### AVAILABLE RECORDS
%%

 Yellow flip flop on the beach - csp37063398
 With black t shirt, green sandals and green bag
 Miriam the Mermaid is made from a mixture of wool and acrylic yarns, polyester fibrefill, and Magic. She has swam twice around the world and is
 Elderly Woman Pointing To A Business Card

%%
%%

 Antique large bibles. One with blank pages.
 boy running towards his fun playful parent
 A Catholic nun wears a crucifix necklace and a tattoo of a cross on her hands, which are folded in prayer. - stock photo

%%
%%

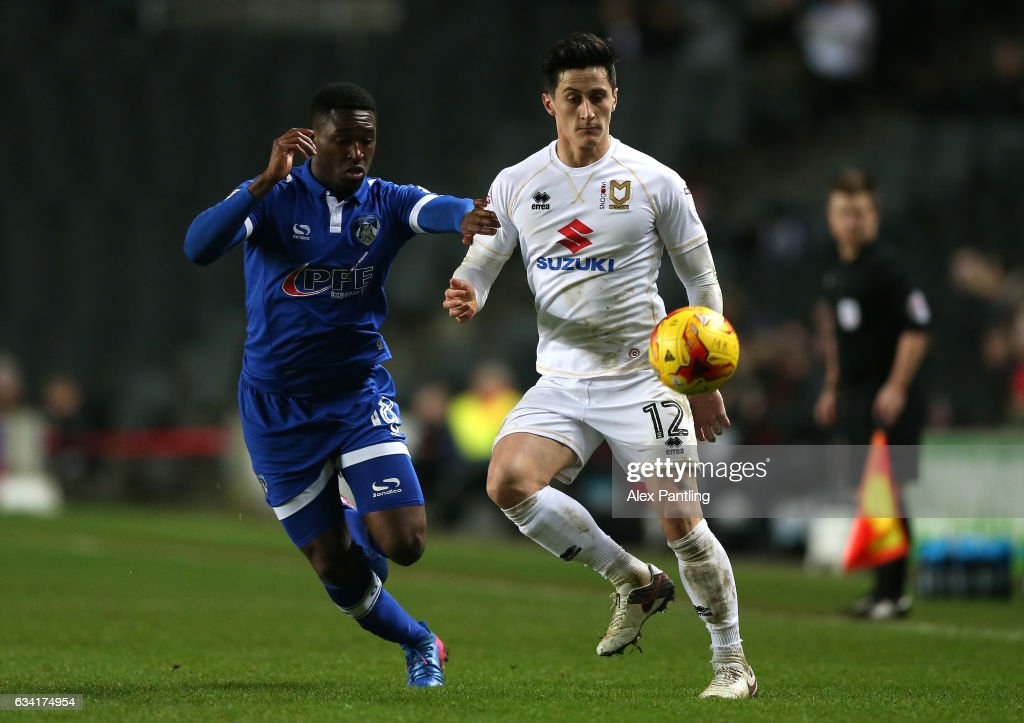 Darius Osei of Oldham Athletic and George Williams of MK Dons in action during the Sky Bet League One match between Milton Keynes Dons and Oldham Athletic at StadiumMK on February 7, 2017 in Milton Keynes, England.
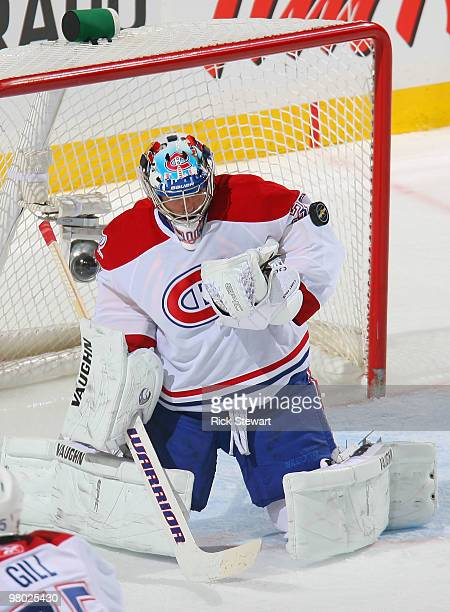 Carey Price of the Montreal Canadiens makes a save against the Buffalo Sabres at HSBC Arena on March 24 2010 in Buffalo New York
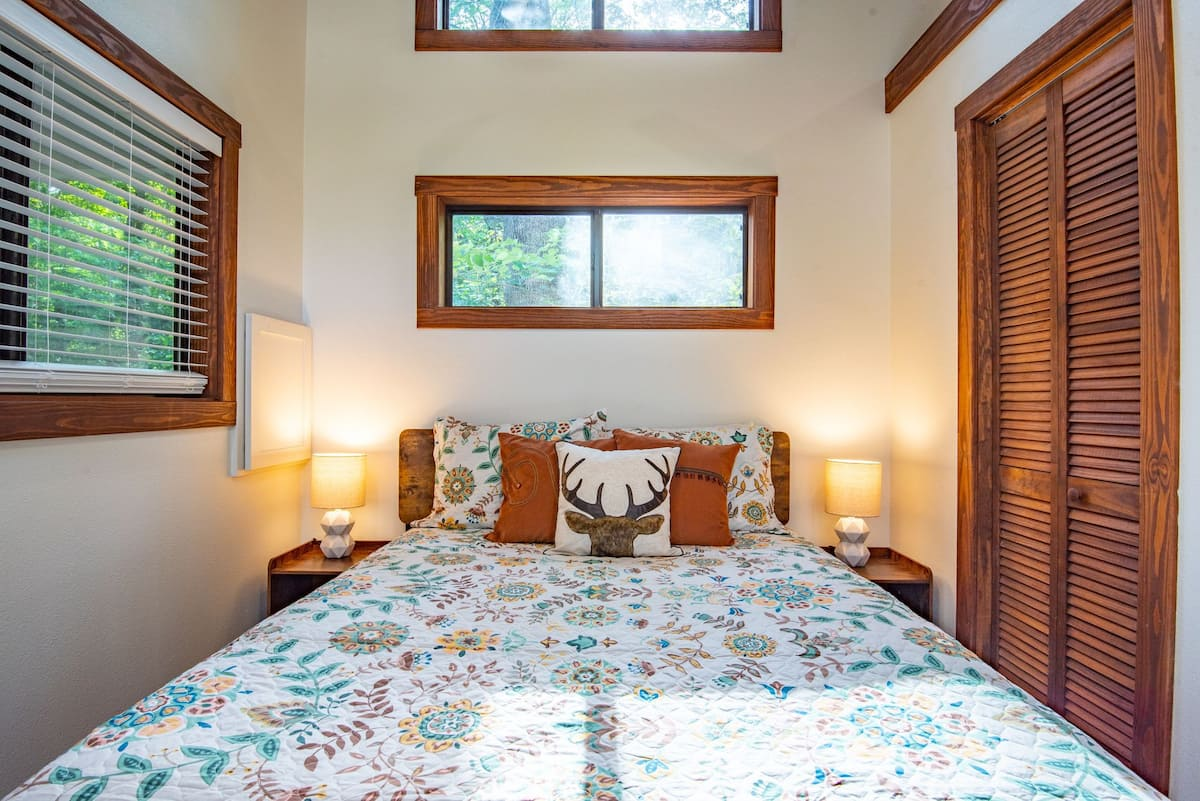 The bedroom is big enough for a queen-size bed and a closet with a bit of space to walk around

%%

### ACTION ITEM
Reproduce, exactly as they stand in the data above, the lines from the one that holds "Yellow flip flop on the beach - csp37063398" to the one that holds "Elderly Woman Pointing To A Business Card", inclusive.

### WORKED SOLUTION
 Yellow flip flop on the beach - csp37063398
 With black t shirt, green sandals and green bag
 Miriam the Mermaid is made from a mixture of wool and acrylic yarns, polyester fibrefill, and Magic. She has swam twice around the world and is
 Elderly Woman Pointing To A Business Card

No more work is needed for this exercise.